### Text extract
Build your plot from layers beginning with specifying the dataset, then specifying aesthetic mapping of the x- and y-variables, then declaring the geometry to plot the data points.

Hint 2

Inside the ggplot function, add the argument that the dataset is muscle_cola_data and the aesthetic mapping aes() the specifies that willingness to pay WTP is the x variable and Quantity is the y variable. Then call the geom_point() function to plot the data as points (scatter plot).

  aes(x = WTP, y = Quantity)

Fully worked solution:

As arguments to the ggplot() function, declare the data as muscle_cola_data and the aesthetic mapping as aes(x = WTP, y = Quantity). Then call the geom_point() function to plot the data as points.

1ggplot(muscle_cola_data,
2       aes(x = WTP, y = Quantity)) +
3  geom_point()
1
Call the ggplot() function and specify muscle_cola_data as the data
2
Specify that aesthetic mapping with WTP plotted on the x-axis and Quantity on the y-axis
3
Call the geom_point() function to get a scatter plot of points

Add Additional Aesthetic Mappings to the Geometry

In addition to mapping the x and y variables, we can map other aesthetic properties such as color, shape, size, and linewidth to variables in our dataset, and they will apply to all geoms unless overridden within a specific geom.

  • Color: We can use color to differentiate between categories in the data.
  • Shape: Shape can be used to differentiate categories in scatter plots.
  • Size: Size can represent a numeric variable, making points larger or smaller based on values.
  • Linewidth: If you are drawing lines, you can use linewidth to control the thickness of the lines.

Color

Here’s how to map the variable Yard to color to show how different shipyards affect the relationship between production time and labor hours:

ggplot(liberty_ship_data,
       aes(x = Direct_Hours, y = Total_Production_Days, color = Yard)) +
  geom_point()

In this case, color differentiates the shipyards, and each point will be colored according to which shipyard built that ship. This helps to visually distinguish groups within the data.

Size

We can also add other aesthetic mappings, such as size, to show the relationship between additional variables:

ggplot(liberty_ship_data,
       aes(x = Direct_Hours, y = Total_Production_Days, color = Yard, size = Total_ManHours)) +
  geom_point()

Here, the size of each point corresponds to the total number of man-hours required for each ship, providing additional insight into how labor hours relate to production time.

Try it yourself: Add Color Aesthetics to the Geometry


Now map the variable Gym_member to color to show how gym membership affects the relationship between willingness to pay WTP and consumption Quantity.

### Provided data

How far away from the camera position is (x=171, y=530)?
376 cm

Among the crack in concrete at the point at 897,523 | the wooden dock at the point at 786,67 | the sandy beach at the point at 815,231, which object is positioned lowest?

### Exercise directions
In the ggplot tutorial text, what does the size of each point represent in the Liberty ship example? The material comes from a different source than the text.

### Exercise answer
The total number of man-hours required for each ship.